→ STATED PROBLEM: What comes next in the book review below about Onye's story? Continue the review from its last sentence.

Yeah, heavy stuff. The circumstances of Onye’s birth and circumcision all happen pretty quickly at the beginning of the book. Her mother’s rape, the general weaponized rape, enslavement, and genocide make her pretty rageful. And the treatment of women within her own culture also leaves her full of anger. Of course, all this interferes with her ability to control her magic. She must learn to quieten her emotions if she is going to successfully fight the evils and rewrite the holy book that allows all this horror to continue. Despite carrying this personal and cultural anger, it’s easy to empathize with her. I mean, wouldn’t you be angry too if this was the cultural norm?
The book is written in first person so it has the feeling of immediacy, making it all too real. In fact, the author acknowledges a story on NPR about weaponized rape in the Sudan that was the germ for this story. The world building is really good, but a little weird. In this post-apocalyptic world, there are some remnants of our present, like hand-held computers and scooters. The apocalypse happened because the people apparently abused the world for technology. But rather than it all going away, there are still some things left that people use. And yet there is also magic in this world. It makes for an odd, but engrossing setting. The prose is really good. It’s not flowery, but rather pretty forceful.

→ RAW RECORDS:
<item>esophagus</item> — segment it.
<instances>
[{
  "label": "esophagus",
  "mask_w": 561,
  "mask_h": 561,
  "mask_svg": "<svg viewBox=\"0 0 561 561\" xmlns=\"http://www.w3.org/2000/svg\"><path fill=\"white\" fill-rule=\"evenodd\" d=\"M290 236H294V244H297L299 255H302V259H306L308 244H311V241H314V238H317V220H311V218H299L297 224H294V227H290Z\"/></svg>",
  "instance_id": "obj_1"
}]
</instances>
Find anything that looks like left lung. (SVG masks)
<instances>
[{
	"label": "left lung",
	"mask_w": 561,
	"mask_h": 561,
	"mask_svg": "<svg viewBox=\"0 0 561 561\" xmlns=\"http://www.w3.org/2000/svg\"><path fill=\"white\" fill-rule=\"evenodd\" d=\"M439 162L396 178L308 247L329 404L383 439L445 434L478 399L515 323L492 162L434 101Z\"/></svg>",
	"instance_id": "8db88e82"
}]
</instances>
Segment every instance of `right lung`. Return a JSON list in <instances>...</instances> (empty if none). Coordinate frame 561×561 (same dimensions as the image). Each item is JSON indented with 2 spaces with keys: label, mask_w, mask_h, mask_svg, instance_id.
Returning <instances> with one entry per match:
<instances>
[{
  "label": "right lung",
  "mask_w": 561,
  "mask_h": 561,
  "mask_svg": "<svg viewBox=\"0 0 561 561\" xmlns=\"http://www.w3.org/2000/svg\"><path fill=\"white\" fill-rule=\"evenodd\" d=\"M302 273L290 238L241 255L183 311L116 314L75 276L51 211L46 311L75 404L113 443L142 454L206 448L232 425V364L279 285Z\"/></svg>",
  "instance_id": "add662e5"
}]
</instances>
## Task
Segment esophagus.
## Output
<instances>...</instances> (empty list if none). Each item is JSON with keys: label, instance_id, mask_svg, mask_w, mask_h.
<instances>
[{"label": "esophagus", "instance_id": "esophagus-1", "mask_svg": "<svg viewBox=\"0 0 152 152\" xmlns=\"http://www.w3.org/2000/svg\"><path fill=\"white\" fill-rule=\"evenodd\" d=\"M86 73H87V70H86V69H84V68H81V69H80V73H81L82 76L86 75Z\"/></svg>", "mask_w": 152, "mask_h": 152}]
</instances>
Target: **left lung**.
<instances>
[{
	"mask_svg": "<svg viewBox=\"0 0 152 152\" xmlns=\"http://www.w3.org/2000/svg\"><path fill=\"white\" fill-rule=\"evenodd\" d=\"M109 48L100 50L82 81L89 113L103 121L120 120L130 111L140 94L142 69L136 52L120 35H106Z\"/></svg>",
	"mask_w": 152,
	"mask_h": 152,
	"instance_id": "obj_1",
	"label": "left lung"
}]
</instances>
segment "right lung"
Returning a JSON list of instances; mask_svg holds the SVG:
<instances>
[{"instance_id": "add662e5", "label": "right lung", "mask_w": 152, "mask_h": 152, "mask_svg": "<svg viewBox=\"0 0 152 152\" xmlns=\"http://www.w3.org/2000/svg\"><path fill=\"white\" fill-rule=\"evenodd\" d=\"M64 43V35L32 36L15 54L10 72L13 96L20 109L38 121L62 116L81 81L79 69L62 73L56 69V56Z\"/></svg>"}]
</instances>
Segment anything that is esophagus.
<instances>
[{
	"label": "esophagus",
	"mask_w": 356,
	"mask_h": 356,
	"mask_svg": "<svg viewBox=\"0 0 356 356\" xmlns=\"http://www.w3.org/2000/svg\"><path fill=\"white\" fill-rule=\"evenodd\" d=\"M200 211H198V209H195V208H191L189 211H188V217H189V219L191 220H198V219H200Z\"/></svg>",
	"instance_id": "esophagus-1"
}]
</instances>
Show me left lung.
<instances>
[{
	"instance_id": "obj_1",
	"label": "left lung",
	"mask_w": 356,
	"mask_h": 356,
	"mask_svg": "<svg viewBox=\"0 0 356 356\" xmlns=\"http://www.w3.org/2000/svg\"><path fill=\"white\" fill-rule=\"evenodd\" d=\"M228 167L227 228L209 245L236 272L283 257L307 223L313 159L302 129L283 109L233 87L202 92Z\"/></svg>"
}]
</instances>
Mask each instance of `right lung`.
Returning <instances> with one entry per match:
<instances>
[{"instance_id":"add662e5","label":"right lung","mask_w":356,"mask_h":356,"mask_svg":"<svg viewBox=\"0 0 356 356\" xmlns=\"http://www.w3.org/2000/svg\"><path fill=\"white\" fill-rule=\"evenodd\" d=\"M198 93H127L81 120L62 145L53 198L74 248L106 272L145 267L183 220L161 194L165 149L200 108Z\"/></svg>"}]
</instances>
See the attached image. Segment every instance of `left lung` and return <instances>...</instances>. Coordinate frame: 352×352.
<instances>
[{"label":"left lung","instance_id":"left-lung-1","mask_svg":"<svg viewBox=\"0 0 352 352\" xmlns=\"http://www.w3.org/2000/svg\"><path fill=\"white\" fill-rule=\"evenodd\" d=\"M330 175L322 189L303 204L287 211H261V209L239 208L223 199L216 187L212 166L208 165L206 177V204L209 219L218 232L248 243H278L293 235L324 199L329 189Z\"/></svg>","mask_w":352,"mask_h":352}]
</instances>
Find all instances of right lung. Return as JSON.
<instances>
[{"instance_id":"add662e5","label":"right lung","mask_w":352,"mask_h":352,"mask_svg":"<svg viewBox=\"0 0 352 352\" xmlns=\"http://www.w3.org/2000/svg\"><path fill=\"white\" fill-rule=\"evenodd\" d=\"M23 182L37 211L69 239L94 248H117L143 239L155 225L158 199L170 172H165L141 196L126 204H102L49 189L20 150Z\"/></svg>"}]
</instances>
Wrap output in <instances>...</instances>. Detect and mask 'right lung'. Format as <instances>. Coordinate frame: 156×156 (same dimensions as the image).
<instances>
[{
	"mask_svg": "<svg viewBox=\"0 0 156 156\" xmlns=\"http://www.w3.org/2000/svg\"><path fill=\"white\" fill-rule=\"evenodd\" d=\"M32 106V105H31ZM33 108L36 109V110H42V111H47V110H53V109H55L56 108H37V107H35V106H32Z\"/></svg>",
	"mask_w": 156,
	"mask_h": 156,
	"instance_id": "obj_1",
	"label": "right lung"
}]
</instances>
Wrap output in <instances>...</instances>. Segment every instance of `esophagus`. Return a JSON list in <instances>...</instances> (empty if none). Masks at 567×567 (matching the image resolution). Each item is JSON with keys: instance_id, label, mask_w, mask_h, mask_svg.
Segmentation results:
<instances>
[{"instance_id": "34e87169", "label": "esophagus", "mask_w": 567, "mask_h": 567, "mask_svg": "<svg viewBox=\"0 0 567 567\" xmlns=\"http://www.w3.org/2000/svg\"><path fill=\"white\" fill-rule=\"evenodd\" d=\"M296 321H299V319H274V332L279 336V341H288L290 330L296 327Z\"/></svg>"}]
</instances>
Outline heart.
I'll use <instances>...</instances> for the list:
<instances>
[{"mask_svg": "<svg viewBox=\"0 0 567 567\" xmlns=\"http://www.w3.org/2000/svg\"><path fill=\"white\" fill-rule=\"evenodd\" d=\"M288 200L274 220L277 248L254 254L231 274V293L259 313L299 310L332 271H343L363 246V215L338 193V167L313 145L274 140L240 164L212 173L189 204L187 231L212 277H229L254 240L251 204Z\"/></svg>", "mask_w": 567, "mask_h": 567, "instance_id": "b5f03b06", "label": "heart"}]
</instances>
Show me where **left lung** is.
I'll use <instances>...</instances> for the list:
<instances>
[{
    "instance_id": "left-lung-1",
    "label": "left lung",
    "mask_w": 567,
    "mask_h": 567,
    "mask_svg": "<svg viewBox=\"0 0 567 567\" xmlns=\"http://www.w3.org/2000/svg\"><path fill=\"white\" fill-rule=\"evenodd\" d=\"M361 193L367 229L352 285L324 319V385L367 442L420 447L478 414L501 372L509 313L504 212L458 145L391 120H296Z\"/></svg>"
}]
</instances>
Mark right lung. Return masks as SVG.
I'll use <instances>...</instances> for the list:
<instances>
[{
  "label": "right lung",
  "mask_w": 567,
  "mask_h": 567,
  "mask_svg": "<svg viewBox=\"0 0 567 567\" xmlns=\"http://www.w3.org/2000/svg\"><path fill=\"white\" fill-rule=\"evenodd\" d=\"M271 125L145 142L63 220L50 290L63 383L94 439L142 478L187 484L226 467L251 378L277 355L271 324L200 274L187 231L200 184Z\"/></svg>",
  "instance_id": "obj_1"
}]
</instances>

→ THE RESPONSE:
I did have a problem with the pacing in the middle of the book, on the journey from Onye’s hometown with Mwita, her three friends, and one of her friend’s betrothed. The journey had a lot of character development, insights, and action, but it seemed to move slowly compared to the beginning of the book. It was good that it was a little less heavy than the beginning, but I kept feeling like I wanted it to move on. Things kept on happening to Onye and her companions that at times felt unnecessary, as if maybe fifty pages could have been edited out.
Despite how the middle seemed to lag, I had to give this book five stars out of five. Even as I sit here in my comfortable apartment writing this review, my eyes keep tearing up from the horrors of Onye’s world, knowing that this type of brutality happens today. This is how powerful science fiction and fantasy can be, throwing the realities of our world into our face in the guise of futuristic and fantastical narrative. It’s made me angry, sad, and very uncomfortable. Not many books have done this for me. This is the first Okorafor book I’ve read since the Binti trilogy, and I must say she is an awesome writer of meaningful, powerful stories.